*Problem set*:
(a) From the history of B&W, return the passage starting at "Tracing the history" and ending at "local produce company.", copied word for word.
(b) In the history of B&W, how much money did each partner put in to start the business in 1966?

* START Text section *

Tracing the history of B&W through to the formation of Samson Materials Handling
Samson Materials Handling Ltd. can trace its recent history directly to the formative company of B&W Mechanical handling Ltd. including the birth of its core products such as the Samson feeder and mobile shiploaders and stackers. However, its earlier history dates back to a partnership between Tom Brown and Raymond Woodbine, B&W Engineering, trading in premises rented from a local produce company.
Back in 1966 both partners put in £100 each to start the business. The owner of the original premises in Ely, Cambridgeshire, agreed a rent holiday, giving the business a chance to start trading and earning money without enormous overheads. The premises were basic, just ‘Nissen’ huts originally erected during WW II as temporary shelters — rusted to the point where there were more holes than roof and water ingress was a perennial problem.
In these early days B&W would do almost anything to earn money and this often included repairing elderly commercial vehicles and trailers and rebuilding the truck body or even making a new body if required. Of course, being in an agricultural area and working next door to a produce company brought B&W into close contact with the farming industry and potato haulage in particular where farmers were moving from bags to bulk and required suitable bulk trailers. For this operation, it was established practice by then to use a belt discharge bulk container comprising a fabricated steel body lined in timber with floors sloping to a central conveyor. B&W made many of these and the ‘Potato Bulker’ soon became B&W’s first established product.
Bulk potato machinery became ever larger business as public taste for the potato crisp exploded and companies such as Golden Wonder and Smiths rapidly developed their production facilities. For some time, the Corby factory of Golden Wonder was the largest in the world with a storage capacity of around 250,000 tonnes. Potatoes have a short harvest season and the whole crop must be taken into storage within hours of lifting.

* END Text section *
* START Stored rows *

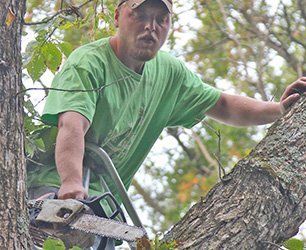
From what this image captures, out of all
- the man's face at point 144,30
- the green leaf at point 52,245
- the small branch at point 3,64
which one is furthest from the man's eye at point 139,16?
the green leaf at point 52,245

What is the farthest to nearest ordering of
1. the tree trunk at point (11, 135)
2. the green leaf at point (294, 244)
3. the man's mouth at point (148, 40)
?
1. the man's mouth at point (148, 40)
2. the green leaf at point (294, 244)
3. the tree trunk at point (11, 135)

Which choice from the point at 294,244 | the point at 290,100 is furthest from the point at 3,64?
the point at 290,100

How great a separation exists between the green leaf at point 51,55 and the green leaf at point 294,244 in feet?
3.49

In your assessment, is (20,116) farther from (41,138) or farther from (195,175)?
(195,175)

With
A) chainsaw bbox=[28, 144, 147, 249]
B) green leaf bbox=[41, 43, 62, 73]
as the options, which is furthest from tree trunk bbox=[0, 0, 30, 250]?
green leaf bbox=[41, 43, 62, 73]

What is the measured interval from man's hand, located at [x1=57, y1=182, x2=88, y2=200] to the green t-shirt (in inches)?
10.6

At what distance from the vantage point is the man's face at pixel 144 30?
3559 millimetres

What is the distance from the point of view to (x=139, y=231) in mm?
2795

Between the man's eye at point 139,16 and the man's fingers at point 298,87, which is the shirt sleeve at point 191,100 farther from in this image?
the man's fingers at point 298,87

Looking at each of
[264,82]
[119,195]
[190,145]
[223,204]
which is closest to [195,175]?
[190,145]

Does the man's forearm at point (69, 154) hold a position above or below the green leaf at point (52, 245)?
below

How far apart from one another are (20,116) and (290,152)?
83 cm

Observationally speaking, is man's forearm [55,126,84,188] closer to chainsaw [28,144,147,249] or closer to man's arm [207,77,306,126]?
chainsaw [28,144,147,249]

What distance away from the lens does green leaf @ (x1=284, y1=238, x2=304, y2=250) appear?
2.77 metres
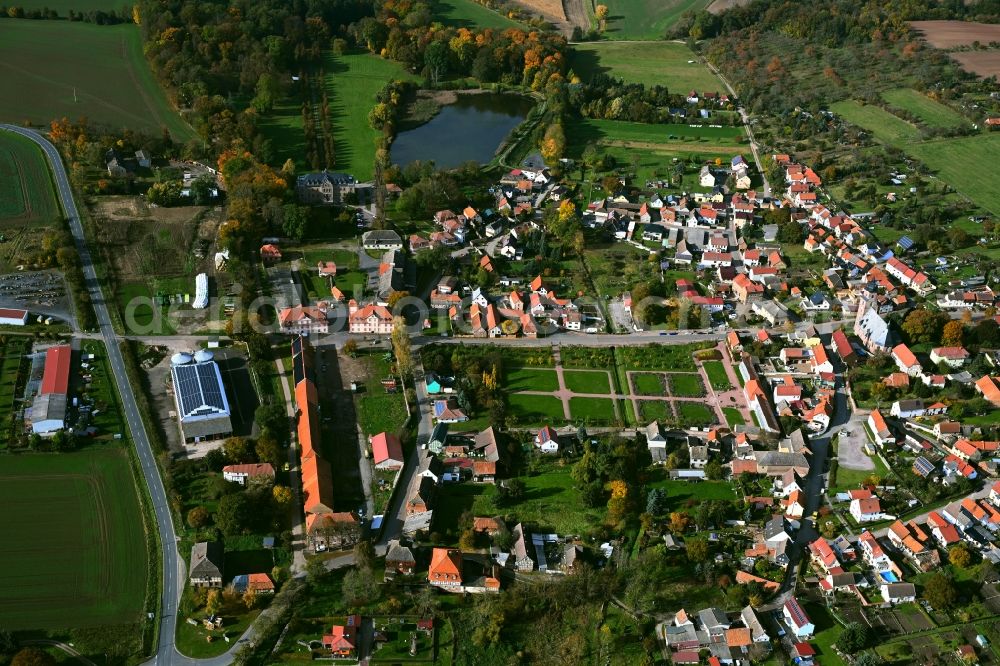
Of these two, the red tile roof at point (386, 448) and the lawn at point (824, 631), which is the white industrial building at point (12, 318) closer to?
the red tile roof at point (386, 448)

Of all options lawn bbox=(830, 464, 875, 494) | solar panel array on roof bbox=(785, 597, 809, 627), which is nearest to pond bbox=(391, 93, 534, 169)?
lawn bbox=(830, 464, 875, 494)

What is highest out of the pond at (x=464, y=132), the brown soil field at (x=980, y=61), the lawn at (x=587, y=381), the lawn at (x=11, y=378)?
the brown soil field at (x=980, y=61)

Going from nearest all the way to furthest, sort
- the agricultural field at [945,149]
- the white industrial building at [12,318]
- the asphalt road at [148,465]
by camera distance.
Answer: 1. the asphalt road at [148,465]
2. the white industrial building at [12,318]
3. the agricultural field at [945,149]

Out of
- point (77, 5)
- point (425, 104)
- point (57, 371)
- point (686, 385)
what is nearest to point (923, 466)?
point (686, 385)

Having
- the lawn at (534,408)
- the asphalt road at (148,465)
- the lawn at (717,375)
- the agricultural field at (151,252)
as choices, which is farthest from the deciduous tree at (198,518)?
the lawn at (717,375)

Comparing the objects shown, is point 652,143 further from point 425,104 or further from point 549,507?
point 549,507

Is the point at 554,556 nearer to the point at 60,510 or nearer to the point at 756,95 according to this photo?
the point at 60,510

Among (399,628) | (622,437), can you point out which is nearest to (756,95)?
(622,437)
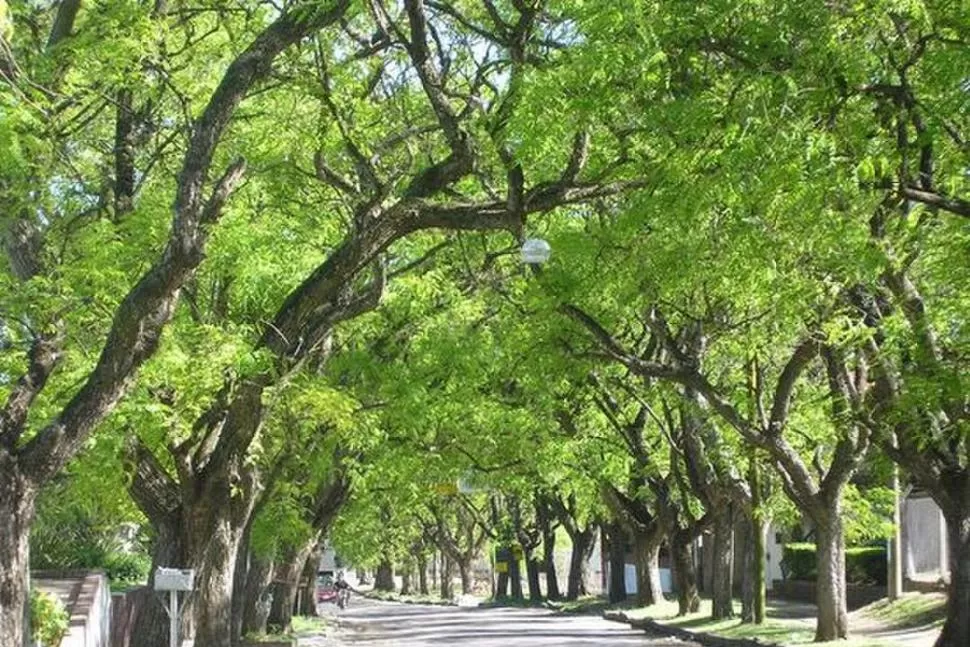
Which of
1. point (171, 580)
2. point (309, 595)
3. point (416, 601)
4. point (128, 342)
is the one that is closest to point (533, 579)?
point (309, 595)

* END Stored rows *
* START Stored rows *

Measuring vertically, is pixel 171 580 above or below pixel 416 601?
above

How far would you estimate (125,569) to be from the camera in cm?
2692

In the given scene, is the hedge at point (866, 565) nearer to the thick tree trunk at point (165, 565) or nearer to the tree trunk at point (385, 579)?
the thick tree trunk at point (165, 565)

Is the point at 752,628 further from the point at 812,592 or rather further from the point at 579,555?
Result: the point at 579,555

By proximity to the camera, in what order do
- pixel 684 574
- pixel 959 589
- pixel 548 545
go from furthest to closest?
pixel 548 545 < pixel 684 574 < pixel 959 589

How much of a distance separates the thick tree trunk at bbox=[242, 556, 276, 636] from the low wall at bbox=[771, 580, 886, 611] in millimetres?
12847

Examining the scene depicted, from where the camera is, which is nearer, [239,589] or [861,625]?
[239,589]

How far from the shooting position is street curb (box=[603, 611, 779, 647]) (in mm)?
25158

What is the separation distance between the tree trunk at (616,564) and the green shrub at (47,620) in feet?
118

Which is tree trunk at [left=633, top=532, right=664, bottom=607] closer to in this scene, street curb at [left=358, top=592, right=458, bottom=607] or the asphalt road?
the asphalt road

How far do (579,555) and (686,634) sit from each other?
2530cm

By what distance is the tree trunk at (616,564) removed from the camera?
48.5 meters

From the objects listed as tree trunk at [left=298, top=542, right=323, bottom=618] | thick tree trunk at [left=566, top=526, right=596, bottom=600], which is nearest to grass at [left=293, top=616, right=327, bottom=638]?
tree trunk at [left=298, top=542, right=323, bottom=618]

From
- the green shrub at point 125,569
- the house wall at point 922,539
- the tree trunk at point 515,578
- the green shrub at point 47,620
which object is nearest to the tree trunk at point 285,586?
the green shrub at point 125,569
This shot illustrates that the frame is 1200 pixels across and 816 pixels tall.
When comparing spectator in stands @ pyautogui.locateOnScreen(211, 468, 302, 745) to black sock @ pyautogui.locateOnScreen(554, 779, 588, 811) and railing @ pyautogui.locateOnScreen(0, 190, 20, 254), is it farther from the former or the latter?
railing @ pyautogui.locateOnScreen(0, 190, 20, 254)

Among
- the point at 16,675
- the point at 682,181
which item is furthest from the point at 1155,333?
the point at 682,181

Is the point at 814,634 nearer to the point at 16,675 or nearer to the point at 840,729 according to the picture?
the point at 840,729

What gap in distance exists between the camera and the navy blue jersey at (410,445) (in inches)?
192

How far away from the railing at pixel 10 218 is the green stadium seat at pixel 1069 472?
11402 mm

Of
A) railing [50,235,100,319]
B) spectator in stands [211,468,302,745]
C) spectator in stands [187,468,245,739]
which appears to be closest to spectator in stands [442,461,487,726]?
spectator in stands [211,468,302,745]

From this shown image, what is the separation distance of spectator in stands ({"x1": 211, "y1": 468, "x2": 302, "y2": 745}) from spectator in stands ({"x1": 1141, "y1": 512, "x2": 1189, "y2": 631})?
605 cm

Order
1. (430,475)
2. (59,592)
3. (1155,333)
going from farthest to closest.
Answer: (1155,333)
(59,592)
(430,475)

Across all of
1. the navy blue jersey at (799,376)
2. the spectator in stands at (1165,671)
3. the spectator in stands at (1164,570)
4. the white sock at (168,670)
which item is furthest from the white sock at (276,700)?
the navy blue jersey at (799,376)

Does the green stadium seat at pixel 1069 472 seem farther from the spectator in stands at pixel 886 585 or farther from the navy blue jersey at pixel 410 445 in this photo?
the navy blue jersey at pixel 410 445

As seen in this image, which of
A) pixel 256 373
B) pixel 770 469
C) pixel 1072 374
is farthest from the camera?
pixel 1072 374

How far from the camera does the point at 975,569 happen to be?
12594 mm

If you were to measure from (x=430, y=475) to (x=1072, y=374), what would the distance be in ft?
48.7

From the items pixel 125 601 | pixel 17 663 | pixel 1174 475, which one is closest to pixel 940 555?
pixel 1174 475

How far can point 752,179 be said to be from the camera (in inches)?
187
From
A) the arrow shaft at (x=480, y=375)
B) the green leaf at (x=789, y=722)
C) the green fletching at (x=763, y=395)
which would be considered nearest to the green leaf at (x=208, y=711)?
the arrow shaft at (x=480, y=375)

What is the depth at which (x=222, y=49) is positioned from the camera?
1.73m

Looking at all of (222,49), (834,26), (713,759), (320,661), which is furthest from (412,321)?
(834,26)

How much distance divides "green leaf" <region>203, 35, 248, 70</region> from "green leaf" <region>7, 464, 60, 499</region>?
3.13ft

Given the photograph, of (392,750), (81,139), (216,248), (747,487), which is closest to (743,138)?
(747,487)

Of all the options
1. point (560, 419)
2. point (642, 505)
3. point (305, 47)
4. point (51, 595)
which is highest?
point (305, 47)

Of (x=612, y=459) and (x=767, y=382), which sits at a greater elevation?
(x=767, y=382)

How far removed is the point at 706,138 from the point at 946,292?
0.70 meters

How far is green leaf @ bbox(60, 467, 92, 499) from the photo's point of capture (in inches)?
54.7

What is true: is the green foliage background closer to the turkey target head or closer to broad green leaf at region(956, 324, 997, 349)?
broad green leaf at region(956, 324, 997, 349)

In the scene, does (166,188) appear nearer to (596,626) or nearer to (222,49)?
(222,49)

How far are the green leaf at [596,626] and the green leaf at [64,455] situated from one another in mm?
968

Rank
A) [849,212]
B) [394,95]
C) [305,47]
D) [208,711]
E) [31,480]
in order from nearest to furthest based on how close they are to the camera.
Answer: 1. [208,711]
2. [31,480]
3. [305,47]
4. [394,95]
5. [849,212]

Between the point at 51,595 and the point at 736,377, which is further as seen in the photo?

* END Stored rows *
* START Stored rows *

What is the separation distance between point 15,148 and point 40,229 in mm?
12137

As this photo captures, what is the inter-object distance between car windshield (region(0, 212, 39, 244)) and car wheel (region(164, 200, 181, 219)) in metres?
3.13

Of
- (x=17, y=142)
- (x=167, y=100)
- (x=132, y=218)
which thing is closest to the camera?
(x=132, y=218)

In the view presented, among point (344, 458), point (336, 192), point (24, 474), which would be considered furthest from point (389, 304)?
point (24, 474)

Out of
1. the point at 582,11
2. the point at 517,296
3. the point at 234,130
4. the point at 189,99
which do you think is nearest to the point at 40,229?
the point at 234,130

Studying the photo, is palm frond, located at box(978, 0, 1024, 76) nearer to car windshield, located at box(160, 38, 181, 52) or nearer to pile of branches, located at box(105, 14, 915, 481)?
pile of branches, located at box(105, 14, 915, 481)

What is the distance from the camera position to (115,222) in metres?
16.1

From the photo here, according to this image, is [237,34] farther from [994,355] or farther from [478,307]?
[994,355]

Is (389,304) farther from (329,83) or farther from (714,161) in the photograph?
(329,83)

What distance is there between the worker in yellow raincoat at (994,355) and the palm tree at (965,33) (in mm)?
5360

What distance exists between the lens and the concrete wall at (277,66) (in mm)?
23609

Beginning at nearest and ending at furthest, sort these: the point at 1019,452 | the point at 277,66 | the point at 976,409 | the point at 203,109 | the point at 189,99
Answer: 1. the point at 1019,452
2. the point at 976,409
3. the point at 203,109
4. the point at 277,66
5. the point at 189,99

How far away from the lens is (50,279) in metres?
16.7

* END Stored rows *

*Solutions to the problems*:
(a)
Tracing the history of B&W through to the formation of Samson Materials Handling
Samson Materials Handling Ltd. can trace its recent history directly to the formative company of B&W Mechanical handling Ltd. including the birth of its core products such as the Samson feeder and mobile shiploaders and stackers. However, its earlier history dates back to a partnership between Tom Brown and Raymond Woodbine, B&W Engineering, trading in premises rented from a local produce company.

(b) £100 each.